# Twitch AND Sona



## Luimeril (Dec 29, 2010)

so, the gunk on Sona.... was something bad. idk what, but it got really red under it, and wouldn't go away. i treated it, but it didn't matter. she died just days after i got her. ;3;

then, i found Twitch, laying on his side on the bottom of his tank! he's NEVER been sick before! ever! he was still alive, so i changed his water. put him back in the 1.5 with no gravel. watched him. he didn't get better at all. so... i put him down today.

both of them were special to me. Sona was so tiny and cute and just too adorable, and Twitch.... he's always been my favorite of my bettas. such a little derp. thought he was bigger than he was. wasn't scared of nothin'.

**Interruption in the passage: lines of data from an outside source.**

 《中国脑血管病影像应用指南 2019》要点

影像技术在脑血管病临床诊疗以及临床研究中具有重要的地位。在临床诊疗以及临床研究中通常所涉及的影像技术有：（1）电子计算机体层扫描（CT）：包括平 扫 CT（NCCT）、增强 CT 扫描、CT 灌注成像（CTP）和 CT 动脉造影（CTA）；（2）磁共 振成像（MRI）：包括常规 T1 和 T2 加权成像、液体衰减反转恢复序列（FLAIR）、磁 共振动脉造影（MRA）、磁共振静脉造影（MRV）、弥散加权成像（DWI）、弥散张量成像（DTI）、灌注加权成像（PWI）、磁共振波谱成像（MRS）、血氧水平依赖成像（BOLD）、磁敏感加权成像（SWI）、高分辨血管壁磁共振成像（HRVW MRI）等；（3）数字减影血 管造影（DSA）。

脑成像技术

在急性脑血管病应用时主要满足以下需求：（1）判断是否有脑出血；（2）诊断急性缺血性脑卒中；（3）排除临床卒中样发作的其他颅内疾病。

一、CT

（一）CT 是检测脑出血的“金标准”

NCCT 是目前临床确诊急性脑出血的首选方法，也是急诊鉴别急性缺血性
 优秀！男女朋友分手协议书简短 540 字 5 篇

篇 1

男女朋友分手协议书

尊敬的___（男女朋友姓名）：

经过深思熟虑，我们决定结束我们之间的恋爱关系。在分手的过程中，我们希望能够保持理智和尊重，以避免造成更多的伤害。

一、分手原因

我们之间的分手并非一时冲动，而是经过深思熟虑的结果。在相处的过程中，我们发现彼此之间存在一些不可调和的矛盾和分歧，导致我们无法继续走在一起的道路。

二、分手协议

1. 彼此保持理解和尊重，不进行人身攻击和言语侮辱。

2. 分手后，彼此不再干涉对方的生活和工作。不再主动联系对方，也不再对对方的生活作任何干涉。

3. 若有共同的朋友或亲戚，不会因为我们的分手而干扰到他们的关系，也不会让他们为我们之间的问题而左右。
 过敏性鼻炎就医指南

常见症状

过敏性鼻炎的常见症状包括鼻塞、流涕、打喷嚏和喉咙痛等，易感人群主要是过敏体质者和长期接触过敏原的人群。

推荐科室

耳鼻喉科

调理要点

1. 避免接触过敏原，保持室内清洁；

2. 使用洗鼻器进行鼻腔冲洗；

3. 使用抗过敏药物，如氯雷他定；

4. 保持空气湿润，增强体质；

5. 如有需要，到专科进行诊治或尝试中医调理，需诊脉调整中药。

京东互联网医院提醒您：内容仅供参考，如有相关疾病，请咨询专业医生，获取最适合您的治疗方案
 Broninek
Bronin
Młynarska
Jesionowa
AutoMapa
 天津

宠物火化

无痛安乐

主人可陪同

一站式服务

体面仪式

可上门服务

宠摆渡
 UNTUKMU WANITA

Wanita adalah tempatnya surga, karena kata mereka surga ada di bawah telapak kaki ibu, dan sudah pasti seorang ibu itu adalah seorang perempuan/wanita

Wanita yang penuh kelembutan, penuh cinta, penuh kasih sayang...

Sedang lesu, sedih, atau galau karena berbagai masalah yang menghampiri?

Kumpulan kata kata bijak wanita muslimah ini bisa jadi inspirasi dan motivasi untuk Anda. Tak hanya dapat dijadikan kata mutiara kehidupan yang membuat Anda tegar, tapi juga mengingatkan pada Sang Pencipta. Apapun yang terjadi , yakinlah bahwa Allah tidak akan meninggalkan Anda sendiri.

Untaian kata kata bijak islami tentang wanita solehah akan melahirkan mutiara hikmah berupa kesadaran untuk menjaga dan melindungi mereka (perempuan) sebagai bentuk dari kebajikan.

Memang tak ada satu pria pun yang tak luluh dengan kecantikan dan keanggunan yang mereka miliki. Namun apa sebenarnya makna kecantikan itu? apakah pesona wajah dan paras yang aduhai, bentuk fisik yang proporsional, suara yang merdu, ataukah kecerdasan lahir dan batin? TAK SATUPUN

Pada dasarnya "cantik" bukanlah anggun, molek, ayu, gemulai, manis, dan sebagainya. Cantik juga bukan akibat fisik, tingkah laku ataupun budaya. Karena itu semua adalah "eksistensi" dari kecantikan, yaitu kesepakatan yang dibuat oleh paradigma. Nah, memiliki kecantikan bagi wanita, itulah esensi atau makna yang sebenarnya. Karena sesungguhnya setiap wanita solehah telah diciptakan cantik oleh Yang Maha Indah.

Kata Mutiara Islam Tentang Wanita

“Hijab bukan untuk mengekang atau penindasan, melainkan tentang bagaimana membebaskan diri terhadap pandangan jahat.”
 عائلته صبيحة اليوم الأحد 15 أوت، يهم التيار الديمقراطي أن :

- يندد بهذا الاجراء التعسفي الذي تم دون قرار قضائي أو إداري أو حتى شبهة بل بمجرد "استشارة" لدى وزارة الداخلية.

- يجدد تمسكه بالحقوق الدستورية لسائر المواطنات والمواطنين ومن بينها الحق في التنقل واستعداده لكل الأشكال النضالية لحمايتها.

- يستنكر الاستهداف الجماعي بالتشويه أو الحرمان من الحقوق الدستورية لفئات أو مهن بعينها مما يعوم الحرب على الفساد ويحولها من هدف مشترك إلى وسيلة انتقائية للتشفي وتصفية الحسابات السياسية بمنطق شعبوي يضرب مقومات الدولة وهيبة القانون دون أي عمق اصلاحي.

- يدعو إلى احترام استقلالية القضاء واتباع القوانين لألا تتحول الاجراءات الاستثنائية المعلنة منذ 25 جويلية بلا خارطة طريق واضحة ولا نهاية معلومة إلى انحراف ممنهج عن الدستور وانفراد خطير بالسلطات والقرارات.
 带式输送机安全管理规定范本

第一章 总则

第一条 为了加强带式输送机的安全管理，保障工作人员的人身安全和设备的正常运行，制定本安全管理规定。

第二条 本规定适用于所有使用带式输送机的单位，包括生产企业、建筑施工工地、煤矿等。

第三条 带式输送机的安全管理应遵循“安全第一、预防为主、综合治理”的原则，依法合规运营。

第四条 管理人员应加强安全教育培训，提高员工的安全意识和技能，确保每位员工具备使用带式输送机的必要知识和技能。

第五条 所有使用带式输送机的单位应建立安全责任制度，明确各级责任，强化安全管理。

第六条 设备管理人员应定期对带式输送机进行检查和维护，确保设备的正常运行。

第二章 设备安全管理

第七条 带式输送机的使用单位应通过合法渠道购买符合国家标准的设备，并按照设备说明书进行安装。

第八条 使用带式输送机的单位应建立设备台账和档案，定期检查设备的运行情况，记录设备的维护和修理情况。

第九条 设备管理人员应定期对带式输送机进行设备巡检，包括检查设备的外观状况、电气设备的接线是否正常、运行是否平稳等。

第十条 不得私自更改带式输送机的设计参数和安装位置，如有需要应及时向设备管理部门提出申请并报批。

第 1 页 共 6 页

i'm pretty upset about their deaths. moreso because they were adoptions.

RIP, my pretty derps...


----------



## DiiQue (Jul 15, 2012)

sorry to hear that... I take it you're a LOL player?


----------



## Luimeril (Dec 29, 2010)

gonna start. my brother plays more than me. Twitch.... was actually named after a friend, who's nickname is Twitchy, but it's still pretty funny, considering i named the gal Sona. was gonna name another gal i'm adopting "Soraka", then Twitch got sick, and was like "nope. no more LoL names...". might still, though.


----------